W This War of Mine mamy do dyspozycji kilka trybów rozgrywki. Może to być zwykłe przetrwanie, czyli podstawowy tryb, albo kilka dodatkowych. W pierwszym trybie dostajemy parę różnych scenariuszy, a w nich, kilka różnych postaci. Każda z nich ma swoje specjalne cechy. Jeden przetrwaniec dobrze gotuje, drugi nieźle się targuje, a trzeci… szybko biega. Poza pozytywnymi cechami niestety zdarzają się też negatywne. Przykładem może być palenie papierosów. Jak łatwo się domyślić, w czasie wojny papierosy są raczej trudno dostępnym towarem. Można za nie kupić sporo przydatnych rzeczy. Zatem gdy dochodzi do wymiany i okazuje się, że jedna z naszych postaci wypaliła cały zapas papierosów, można się lekko zdziwić. W grze staramy się nie tylko zbierać potrzebne do przetrwania przedmioty, ale także dbamy o samopoczucie naszych podopiecznych.
Może się zdarzyć, że podczas wyprawy po zapasy natrafimy na innych ocaleńców. Czasem możemy z nimi pohandlować. Co jednak, jeśli podejmiemy zbyt pochopne wnioski i ich okradniemy? A co, jeśli postanowimy wyrządzić im krzywdę? Nasze postaci reagują na takie decyzje i może się zdarzyć, że je to dobije. Zatem poza dbaniem o zdrowie fizyczne, trzeba także dbać o zdrowie psychiczne. Jest to tytuł, który genialnie podchodzi do spraw cywilów w trakcie wojny. Budził niemałe dyskusje już podczas premiery, a przy obecnej sytuacji na Ukrainie pozwala nam zobaczyć, jak może wyglądać życie w realiach wojny. Tytuł jest na tyle ciekawy i życiowy, że pojawiały się nawet głosy, iż ma on zostać lekturą szkolną. Jakie jednak zmiany możemy zauważyć przy wersji na nową generację konsol?
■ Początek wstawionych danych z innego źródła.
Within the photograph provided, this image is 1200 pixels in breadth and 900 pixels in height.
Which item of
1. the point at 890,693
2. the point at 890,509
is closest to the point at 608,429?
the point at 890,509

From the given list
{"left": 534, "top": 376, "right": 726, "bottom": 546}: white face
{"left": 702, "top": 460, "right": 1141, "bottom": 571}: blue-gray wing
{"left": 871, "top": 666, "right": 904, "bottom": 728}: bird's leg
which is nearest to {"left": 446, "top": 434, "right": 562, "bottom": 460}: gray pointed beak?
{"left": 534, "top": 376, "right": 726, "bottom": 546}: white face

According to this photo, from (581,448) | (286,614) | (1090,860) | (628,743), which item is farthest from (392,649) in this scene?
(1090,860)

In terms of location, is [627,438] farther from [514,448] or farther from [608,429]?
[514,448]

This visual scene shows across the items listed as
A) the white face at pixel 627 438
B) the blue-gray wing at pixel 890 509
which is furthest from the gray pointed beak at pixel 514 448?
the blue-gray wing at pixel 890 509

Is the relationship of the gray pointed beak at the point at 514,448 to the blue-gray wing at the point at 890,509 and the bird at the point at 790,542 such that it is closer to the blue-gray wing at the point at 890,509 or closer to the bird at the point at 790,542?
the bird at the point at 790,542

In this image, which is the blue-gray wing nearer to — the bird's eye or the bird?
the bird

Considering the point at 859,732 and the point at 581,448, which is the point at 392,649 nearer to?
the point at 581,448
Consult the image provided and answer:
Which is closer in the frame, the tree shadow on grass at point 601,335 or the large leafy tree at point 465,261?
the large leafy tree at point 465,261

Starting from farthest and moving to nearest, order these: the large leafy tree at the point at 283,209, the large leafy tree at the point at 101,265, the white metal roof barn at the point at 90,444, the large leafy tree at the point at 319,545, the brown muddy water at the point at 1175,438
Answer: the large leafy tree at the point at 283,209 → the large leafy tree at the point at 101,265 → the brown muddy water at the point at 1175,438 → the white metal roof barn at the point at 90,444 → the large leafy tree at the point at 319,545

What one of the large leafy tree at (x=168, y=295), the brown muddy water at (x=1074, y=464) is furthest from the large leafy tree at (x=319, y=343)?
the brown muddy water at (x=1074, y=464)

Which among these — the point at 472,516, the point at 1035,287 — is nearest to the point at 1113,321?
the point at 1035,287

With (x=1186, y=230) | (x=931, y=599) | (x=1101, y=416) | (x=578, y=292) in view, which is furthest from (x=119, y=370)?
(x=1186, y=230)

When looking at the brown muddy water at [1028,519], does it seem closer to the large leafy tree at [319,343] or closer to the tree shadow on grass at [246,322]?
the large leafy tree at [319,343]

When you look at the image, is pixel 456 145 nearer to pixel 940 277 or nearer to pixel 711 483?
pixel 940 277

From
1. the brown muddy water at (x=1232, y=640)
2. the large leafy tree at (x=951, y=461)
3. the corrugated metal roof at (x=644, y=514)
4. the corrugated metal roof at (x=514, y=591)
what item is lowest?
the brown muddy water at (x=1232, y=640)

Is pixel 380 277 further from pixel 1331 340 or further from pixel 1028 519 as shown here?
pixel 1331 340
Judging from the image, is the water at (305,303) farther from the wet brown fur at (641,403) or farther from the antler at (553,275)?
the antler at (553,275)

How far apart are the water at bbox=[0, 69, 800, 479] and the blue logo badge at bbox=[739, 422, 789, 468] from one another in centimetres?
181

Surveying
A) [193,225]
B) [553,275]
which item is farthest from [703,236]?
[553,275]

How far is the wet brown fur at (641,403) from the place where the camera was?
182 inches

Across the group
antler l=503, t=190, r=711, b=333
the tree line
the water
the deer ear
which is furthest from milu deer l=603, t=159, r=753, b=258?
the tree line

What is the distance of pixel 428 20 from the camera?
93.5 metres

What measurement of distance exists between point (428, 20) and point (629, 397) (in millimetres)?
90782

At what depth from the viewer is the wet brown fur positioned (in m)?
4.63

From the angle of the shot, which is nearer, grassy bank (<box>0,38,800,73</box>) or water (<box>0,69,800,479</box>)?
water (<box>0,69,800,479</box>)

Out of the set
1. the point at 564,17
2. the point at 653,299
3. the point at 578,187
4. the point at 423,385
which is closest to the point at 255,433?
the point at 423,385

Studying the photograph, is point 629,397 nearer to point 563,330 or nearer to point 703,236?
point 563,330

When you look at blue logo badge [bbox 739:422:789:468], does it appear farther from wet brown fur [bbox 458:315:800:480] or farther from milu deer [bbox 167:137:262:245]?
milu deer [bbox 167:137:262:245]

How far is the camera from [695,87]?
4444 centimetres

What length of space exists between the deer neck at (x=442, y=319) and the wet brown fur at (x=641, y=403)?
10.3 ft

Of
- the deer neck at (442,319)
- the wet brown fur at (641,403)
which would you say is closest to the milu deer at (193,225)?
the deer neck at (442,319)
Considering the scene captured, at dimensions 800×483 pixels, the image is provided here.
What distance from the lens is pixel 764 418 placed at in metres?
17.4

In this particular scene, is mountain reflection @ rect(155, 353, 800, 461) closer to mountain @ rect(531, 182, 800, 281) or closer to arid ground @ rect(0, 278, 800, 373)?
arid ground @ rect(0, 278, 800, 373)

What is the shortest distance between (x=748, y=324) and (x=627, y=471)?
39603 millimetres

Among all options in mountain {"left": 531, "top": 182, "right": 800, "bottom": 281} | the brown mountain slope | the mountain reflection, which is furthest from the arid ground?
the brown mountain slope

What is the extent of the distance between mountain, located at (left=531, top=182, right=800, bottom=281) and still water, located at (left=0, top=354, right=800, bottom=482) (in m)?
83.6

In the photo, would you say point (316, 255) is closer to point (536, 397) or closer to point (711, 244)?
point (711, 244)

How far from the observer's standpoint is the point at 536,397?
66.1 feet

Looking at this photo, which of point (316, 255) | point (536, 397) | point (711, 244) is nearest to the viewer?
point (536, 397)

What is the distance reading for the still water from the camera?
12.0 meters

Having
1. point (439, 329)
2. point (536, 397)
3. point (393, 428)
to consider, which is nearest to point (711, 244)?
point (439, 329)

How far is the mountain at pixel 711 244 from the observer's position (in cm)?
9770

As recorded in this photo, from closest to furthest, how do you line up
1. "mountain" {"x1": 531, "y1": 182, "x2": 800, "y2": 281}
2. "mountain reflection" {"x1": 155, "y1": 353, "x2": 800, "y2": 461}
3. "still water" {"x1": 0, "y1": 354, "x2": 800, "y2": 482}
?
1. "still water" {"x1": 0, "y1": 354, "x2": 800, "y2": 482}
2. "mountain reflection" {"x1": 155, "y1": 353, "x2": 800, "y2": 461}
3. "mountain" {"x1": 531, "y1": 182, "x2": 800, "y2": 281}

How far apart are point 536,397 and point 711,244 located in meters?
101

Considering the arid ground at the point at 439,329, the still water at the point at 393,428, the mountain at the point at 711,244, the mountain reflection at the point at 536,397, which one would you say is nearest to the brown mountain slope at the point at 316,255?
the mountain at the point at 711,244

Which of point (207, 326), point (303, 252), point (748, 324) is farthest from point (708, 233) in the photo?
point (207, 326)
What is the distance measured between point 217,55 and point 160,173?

Jeśli chodzi o grafikę, nie dostaliśmy zbyt wielu zmian. Tytuł wygląda niemalże dokładnie tak samo, jak na komputerach osobistych przy premierze. Co prawda jest progres, jeśli chodzi o przeskok z poprzedniej konsoli, choćby biorąc pod uwagę ilość klatek na sekundę. Niemniej jednak nie ma jakichś większych rewelacji czy rewolucji w tym temacie. Udźwiękowienie już wcześniej było naprawdę dobre. Nie było tam nic do dodania i nic do ujęcia. To właśnie twórcy zrobili. Zostawili to bez żadnych zmian. Jeśli chodzi o sterowanie, to gra już wcześniej była dostosowana pod kontrolery, więc tutaj też bez zmian. Jeśli ktoś nie ogrywał wcześniej tytułu na komputerze, a na konsoli, to zobaczy różnicę. W innym przypadku będzie to jeszcze raz ten sam tytuł, który już znamy. Ostatecznie, gdybyśmy mieli skupić się tylko na ocenie portu na konsolę, to jest on dobry. Nie uświadczymy spadku klatek, ale nie mamy też rewolucji dotyczących grafiki. A szkoda.